Netflix licensed the film, and is set to stream on its platform on September 29, 2026.

==Plot==
After the major two incidents, (Note: As depicted in Phantom in the Rain (2024) and The Ashes of Rage (2025)) the Medicine Seller still feels an ominous presence within the inner palace. He then faces against a Snake God, which threatens the Inner Chambers by strangling maids to their deaths.

==Voice cast==

| Character | Japanese |
|---|---|
| Medicine Seller | Hiroshi Kamiya |
| "Ri" Medicine Seller | Takahiro Sakurai |
| Botan Ōtomo | Haruka Tomatsu |
| Asa | Tomoyo Kurosawa |
| Tenshi (Emperor) | Miyu Irino |
| Hokuto Mozorogi | Kenjiro Tsuda |
| Fuki Tokita | Yoko Hikasa |
| Suikoin | Yoshiko Sakakibara |
| Sachiko | Atsumi Tanezaki |
| Third Emperess | Miyuki Sawashiro |
| Tokiwai | Fumi Hirano |
| Kawa | Mariko Honda |
| Amanotsubone | Yukana |
| Saku Mizorogi | Eiji Takemoto |

==Production==
In March 2025, the third and final film for the Mononoke anime trilogy film was announced, with its title reveal, The Curse of the Serpent.
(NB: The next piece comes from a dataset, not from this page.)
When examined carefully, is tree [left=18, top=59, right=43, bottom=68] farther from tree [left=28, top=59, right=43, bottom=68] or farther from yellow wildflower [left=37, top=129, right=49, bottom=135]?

In December of that year, it was announced that Miyuki Sawashiro, Fumi Hirano and Mariko Honda have been cast, with the returning key staff members, while Tomoaki Koshida will direct the film, and Studio Kafka will co-produce the film with EOTA. In April 2026, it was announced that Eiji Takemoto was cast, while Yukana will return to voice a new character, and the theme song for the film is "No Epilogue" by Aina The End.

==Release==
The film was released in Japan on May 29, 2026. In August 2026, Netflix acquired the international distribution rights for the film, and is set to stream on its platform on September 29, 2026.

==Reception==
===Critical reception===
Richard Eisenbeis of Anime News Network gave the film an A− rating, and stated "The Curse of the Serpent is a fantastic capstone to the trilogy. It's visually stunning, musically strong, filled with supernatural mystery and action, and continues to highlight the plight against women in feudal Japanese society."

==Controversy==
===Return of Takahiro Sakurai===
In February 2023, it was announced that the voice of the Medicine Seller was recast to Hiroshi Kamiya for the Phantom in the Rain after Takahiro Sakurai, who voiced the role for the television series, whose scandal came to light around that year. However, The Curse of the Serpent featured Sakurai reprising his version of the character in the climax of the film. Producer Kōji Yamamoto apologized to the fans after their mixed reactions, and later retired his position as a producer.